NTEU Calls On GAO to Extend Contracting Decision Appeal Rights to Federal Workers

Press Release March 25, 2004

Washington, D.C.—The National Treasury Employees Union (NTEU) today called on the General Accounting Office (GAO) to correct “a fundamental imbalance” in the government’s contracting out procedures by opening up its bid protest process to federal workers and their union representatives.

In a statement to GAO, NTEU expressed its strong support for the legal standing of employees and their unions to protest agency bid decisions. NTEU submitted its statement in support of a bid protest filed with GAO by the National Federation of Federal Employees (NFFE), which is challenging a U.S. Forest Service decision to contract out fleet maintenance services.

The imbalance occurs, said NTEU President Colleen M. Kelley, because under present GAO procedures only private sector bidders have the opportunity to obtain third-party review of an agency’s contracting out decision by filing bid protests with GAO.

“The federal employees who stand to lose not only the public-private competition but their jobs as well have no opportunity to obtain such review,” Kelley said. The NTEU statement argues that GAO’s long-standing rationale for its position that employees and their union representatives can’t appeal bid decisions “has now vanished” with the massive revisions last year by the Office of

Management and Budget (OMB) of its Circular A-76, which governs federal contracting processes.

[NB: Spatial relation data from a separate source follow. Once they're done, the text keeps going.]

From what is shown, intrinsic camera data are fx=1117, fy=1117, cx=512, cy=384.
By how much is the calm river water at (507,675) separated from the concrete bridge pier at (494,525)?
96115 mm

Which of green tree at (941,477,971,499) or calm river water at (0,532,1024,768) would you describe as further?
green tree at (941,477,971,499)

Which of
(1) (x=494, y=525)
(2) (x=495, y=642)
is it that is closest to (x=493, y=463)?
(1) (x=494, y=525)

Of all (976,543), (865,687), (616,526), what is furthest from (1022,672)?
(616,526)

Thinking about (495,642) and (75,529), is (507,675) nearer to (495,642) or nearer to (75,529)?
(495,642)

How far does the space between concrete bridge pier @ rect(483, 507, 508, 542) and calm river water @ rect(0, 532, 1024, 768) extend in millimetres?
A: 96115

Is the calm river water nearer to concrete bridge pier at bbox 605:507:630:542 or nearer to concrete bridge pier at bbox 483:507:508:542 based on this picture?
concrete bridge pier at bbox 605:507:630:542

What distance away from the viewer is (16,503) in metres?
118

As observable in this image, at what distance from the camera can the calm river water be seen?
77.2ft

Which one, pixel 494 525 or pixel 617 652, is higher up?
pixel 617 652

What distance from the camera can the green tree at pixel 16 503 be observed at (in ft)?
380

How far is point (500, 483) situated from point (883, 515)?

GAO historically has found that federal employees and their union representatives are not “interested parties” as that term is defined in the Competition in Contracting Act (CICA)—that is,

they lack the legal “standing” to bring bid protests before GAO. In several key aspects, however, the A-76 revisions now make federal employees identical to the private sector bidders seeking their work.

NTEU said that federal employees now meet the “interested party” standard because the OMB revisions have “transformed (employees) into ‘offerors’ who submit bids in response to the agency’s solicitation and who are bound by a contract if they win the competition.”

Further, NTEU urged GAO to determine that the front-line employees, who are directly affected by the public-private job competition, and their union representatives, are the only parties with sufficient interests to pursue protests on behalf of federal sector bidders.

“Because agency managers lack a sufficient stake in the outcome of a bid protest, and face insurmountable conflicts of interests that would keep them from pursuing meritorious protests,” NTEU said, “the protest right will be meaningful only if the directly-affected employees are authorized to exercise it.”

Putting federal workers “on an equal footing” with their private sector counterparts on the important issue of third-party review of bid protests would not only correct a major injustice, NTEU said, it would benefit taxpayers by providing an avenue for overturning agency contracting out decisions based on faulty analysis and legal determinations.

NTEU is the largest independent federal union, representing some 150,000 employees in 29 agencies and departments.